══ EXTRACTED MATERIAL
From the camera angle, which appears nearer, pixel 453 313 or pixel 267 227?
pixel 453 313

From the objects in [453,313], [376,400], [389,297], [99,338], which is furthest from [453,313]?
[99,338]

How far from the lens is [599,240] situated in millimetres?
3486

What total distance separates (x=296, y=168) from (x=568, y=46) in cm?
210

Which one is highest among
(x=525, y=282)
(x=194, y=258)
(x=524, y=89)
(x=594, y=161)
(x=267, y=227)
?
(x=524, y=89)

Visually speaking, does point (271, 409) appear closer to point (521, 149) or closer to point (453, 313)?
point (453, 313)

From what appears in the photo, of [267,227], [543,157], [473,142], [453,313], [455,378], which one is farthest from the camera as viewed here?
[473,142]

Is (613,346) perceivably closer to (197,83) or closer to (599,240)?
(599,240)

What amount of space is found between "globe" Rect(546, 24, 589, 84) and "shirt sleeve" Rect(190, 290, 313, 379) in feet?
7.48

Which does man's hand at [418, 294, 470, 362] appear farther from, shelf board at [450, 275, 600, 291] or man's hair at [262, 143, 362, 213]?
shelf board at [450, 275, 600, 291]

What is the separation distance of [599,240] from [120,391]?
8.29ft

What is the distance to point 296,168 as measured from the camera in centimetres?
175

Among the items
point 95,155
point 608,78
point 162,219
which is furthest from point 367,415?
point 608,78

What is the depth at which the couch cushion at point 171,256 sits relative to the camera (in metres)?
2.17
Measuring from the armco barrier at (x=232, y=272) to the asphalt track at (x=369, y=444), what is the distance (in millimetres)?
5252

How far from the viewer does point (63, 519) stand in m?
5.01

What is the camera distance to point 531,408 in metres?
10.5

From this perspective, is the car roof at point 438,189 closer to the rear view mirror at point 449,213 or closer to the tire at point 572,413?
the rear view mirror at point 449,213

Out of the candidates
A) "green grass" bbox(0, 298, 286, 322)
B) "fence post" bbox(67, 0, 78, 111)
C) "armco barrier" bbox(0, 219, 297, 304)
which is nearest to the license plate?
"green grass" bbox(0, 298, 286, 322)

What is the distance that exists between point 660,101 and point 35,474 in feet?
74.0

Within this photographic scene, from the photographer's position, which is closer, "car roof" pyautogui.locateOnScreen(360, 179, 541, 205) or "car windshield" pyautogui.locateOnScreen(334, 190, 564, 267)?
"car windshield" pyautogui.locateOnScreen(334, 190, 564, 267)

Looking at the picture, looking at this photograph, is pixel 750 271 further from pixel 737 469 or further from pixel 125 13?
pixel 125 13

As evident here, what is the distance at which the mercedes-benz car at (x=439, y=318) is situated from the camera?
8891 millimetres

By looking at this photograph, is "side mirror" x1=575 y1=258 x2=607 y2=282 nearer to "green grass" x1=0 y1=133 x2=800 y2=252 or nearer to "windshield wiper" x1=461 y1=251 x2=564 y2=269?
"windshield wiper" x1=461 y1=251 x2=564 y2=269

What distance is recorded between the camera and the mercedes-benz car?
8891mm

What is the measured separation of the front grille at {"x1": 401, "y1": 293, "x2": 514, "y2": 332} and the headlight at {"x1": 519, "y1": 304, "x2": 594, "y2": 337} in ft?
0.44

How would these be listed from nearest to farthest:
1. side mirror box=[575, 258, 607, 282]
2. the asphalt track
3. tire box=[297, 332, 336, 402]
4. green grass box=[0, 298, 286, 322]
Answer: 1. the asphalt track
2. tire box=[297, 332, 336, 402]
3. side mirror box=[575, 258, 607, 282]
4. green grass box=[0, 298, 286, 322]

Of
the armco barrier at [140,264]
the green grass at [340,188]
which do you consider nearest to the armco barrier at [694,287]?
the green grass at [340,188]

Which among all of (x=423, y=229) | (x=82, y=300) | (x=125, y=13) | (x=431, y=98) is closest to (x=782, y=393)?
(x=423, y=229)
════
══ EXTRACTED MATERIAL
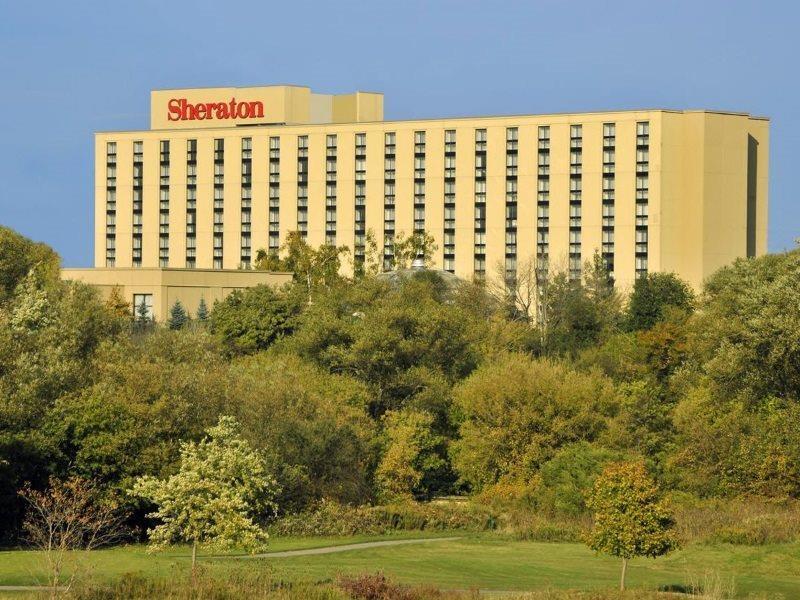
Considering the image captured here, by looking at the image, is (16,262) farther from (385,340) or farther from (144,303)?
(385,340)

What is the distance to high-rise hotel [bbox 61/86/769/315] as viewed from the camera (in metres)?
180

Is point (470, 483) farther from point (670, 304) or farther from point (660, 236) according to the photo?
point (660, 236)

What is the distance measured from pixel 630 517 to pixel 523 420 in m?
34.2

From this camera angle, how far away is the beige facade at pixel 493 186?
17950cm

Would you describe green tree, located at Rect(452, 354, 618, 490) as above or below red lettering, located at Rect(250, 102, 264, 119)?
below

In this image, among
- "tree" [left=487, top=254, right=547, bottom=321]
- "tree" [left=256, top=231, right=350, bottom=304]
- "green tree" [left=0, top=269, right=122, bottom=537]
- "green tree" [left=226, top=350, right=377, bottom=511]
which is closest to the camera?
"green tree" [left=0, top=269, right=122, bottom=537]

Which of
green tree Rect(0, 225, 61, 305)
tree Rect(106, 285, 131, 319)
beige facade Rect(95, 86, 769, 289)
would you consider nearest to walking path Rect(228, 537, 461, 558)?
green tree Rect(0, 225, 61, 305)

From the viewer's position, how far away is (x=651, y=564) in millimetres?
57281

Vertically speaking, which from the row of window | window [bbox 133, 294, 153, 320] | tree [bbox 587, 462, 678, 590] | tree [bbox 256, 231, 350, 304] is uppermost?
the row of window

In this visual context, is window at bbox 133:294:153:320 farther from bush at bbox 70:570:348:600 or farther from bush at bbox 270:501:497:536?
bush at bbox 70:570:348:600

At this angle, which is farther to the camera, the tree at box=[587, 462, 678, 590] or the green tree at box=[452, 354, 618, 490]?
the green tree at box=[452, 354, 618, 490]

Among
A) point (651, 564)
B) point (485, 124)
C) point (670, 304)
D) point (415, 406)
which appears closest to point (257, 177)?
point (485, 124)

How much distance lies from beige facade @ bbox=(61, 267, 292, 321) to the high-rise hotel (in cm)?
════
▶ INSTRUCTIONS FOR THE TASK
Put everything from the line containing "What is the depth" down to the line containing "8891 millimetres" into a Markdown table with the columns Row and Line, numbering each line and leaving out blank ones.

▶ WRITTEN SOLUTION
| Row | Line |
|---|---|
| 1 | What is the depth at which the couch cushion at point 171,256 sits relative to the camera (in metres)? |
| 2 | 2.17 |
| 3 | Measuring from the armco barrier at (x=232, y=272) to the asphalt track at (x=369, y=444), what is the distance (in millimetres)? |
| 4 | 5252 |
| 5 | How far from the viewer does point (63, 519) stand in m? |
| 6 | 5.01 |
| 7 | What is the camera distance to point 531,408 in metres? |
| 8 | 10.5 |
| 9 | From this perspective, is the car roof at point 438,189 closer to the rear view mirror at point 449,213 or closer to the tire at point 572,413? |
| 10 | the rear view mirror at point 449,213 |
| 11 | Out of the candidates |
| 12 | A) "green grass" bbox(0, 298, 286, 322) |
| 13 | B) "fence post" bbox(67, 0, 78, 111) |
| 14 | C) "armco barrier" bbox(0, 219, 297, 304) |
| 15 | which is nearest to the license plate? |
| 16 | "green grass" bbox(0, 298, 286, 322) |
| 17 | What is the distance that exists between point 660,101 and point 35,474 in feet? |
| 18 | 74.0 |
| 19 | Within this photographic scene, from the photographer's position, which is closer, "car roof" pyautogui.locateOnScreen(360, 179, 541, 205) or "car windshield" pyautogui.locateOnScreen(334, 190, 564, 267)? |
| 20 | "car windshield" pyautogui.locateOnScreen(334, 190, 564, 267) |
| 21 | Looking at the picture, looking at this photograph, is pixel 750 271 further from pixel 737 469 or further from pixel 125 13? |
| 22 | pixel 125 13 |
| 23 | As evident here, what is the distance at which the mercedes-benz car at (x=439, y=318) is situated from the camera? |
| 24 | 8891 millimetres |